I know that marriage is technically a contract, but it seems strange to think of it that way when it is such a personal and emotional thing. I do not believe that this change in the law, which is welcome, will lead to an overall increase in the number of divorces in the long run. However, I do think that it will reduce the unnecessary tension, conflict, distress and damage to children in those divorces, which would take place in any event.

In the case of Owens v. Owens, the family court judge refused to grant a divorce to Mrs Owens, who made the application for a divorce in 2015, despite finding that the marriage had in fact broken down. This was because she failed to prove, as required in the 1973 Act, that her husband’s behaviour was such that she could not reasonably be expected to live with him. Mrs Owens’s appeal was dismissed at both the Court of Appeal and the Supreme Court, leaving her unable to divorce her husband until 2020—a clearly unacceptable case. The judges who heard the case at both the Court of Appeal and the Supreme Court expressed their dissatisfaction with the existing law, with Sir James Munby, the then president of the family division, suggesting that divorce law was based on a “lack of intellectual honesty”, and Lady Hale concluding that it was for Parliament to make any changes to the law. It is therefore right that Parliament is now able to take up this issue and make the reforms necessary to ensure that no one has to go through what Mrs Owens experienced in this case.

The new divorce laws that we are considering today should aim to secure a number of desirable outcomes. They should ensure that people can separate as amicably as possible, keeping conflict to a minimum, so that the chances of reaching agreement are maximised and the risk of domestic abuse is as low as possible. Where there are children, their interests must be paramount, and a safe, secure and sustainable outcome for them should be promoted wherever possible. Unlike the existing system, these new divorce laws should not discriminate against women, especially those on low incomes. The new divorce and dissolution laws must also protect vulnerable and marginalised groups throughout the divorce process. In particular, they must not weaken the hard-won rights of LGBT people.

One issue that has been raised by charities working to support victims of domestic abuse is that the Bill as drafted does not remove the bar on petitioning for a divorce in the first year of a marriage. This can leave women who are suffering domestic abuse trapped in the abusive marriage during that year. Will the Secretary of State address that issue during the passage of the Bill, and will he tell us whether he has met Women’s Aid and other charities to discuss these concerns?
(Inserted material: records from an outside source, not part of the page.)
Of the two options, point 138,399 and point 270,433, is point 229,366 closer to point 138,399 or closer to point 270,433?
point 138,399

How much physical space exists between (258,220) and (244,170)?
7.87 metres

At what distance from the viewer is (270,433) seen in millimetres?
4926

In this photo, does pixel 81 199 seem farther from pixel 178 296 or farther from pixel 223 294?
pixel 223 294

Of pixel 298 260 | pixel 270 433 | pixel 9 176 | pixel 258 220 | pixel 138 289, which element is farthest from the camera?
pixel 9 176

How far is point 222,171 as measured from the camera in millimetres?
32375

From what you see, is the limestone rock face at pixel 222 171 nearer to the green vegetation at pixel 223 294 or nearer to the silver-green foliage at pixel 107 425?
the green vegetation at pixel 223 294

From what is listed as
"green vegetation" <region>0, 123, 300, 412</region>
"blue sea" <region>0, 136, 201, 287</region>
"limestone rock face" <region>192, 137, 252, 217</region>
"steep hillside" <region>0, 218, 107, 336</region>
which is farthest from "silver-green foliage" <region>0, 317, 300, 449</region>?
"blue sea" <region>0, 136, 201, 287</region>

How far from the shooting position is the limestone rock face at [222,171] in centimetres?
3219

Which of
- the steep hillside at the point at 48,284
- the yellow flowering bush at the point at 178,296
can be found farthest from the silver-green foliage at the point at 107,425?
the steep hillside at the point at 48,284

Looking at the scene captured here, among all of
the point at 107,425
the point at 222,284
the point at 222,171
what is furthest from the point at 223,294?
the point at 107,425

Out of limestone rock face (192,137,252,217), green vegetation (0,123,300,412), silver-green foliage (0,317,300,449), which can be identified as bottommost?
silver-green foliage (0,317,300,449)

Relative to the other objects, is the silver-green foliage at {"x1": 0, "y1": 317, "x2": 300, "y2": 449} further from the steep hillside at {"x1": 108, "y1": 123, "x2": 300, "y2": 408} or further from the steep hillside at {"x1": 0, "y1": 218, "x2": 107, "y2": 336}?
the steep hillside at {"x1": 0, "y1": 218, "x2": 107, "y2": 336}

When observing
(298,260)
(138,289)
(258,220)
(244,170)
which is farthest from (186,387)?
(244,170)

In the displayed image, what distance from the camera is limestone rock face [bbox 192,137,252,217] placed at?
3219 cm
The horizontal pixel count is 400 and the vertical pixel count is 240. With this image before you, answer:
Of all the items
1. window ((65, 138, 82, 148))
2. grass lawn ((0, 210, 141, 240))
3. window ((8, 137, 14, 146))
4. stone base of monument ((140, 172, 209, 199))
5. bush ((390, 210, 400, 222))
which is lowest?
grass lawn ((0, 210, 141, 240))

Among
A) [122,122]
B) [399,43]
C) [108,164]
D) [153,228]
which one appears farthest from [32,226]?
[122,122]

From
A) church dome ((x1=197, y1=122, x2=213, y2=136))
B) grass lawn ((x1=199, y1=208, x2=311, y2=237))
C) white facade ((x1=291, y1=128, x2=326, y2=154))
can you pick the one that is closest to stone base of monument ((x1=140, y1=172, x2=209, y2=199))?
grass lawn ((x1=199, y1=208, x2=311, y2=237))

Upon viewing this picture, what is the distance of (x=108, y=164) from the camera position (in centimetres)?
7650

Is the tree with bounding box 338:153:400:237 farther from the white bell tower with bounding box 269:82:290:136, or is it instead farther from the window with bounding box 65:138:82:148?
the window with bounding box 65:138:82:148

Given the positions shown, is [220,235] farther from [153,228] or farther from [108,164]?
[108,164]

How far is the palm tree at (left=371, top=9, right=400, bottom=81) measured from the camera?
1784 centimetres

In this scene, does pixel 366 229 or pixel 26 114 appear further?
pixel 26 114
Since 2013, legal aid for divorce cases in England and Wales has been withdrawn by the Government—in most cases as part of a wider attack on access to justice that has had a very detrimental impact on family law cases. Groups including Citizens Advice have highlighted how legal aid cuts add to strain on divorcees, and more widely it is lower-income people and those with children who are more likely to be litigating in person than any other group. Resolution, which was mentioned earlier, has previously stated that providing legal aid for a single, initial meeting with a lawyer would provide separating couples with clear “signposts” about their legal options and encourage more people to use mediation as an alternative to courtroom confrontation.

Even with the welcome changes contained in the Bill, divorce will still be an often confusing legal process. There is a clear public interest in people being supported to achieve amicable resolutions to financial questions and arrangements for the care of children following a separation. Will the Government therefore commit to reintroducing legal aid for early legal advice for couples going through the divorce procedure?

In conclusion, bringing our divorce laws into the 21st century can form an essential part of the efforts to protect women from domestic abuse, limit the damaging impacts that fractious separations can have on children and encourage amicable separations wherever possible. For those reasons, I am pleased to support these overdue reforms.